Step 1, toss in another 1.5 tsp of nutrient. It’ll help get the existing yeast going.
Step 2, toss in 1.5 tsp of yeast energizer, it’ll make the yeast feel alive and get them back to work.
Step 3, add more aggressive yeast. Now, this one was interesting to me because, as we discussed, I didn’t really want to go for turbo yeast. I opted for vodka yeast because it should keep a relatively low flavor profile and it’ll keep kicking until about 18% ABV (which will yield an additional 5% to the batch).
I tossed all of these into the fermenter and gave it a stir. The results were immediate and very interesting. The bubbles started firing through the airlock. I assume a lot of this was shaking loose the light carbonation I had noted previously, but it never stopped bubbling (though it has gone down in frequency from the initial push).
I am also throttling up the heat. The lalvin d-47 is happiest in the low 70s. The range on the vodka yeast is between 68 and 90F. I have decided to shoot for the mid 70s to keep it in it’s optimal window.
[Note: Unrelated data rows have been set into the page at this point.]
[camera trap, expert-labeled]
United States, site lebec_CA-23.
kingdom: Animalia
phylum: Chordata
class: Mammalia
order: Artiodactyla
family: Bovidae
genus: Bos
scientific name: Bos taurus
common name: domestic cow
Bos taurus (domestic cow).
Not that it really has any bearing on fermentation, but I also swapped out the stainless steel top for a clear plastic piece so that I can observe the inside of the fermenter. For the purists out there concerned that light will inhibit the process, I will add that I’m keeping it gangsta as summer turns into fall up here. The fermenter is being kept warm by a low heating pad bungie strapped to it with blankets over it. No additional light will hit the batch unless I’m peeking.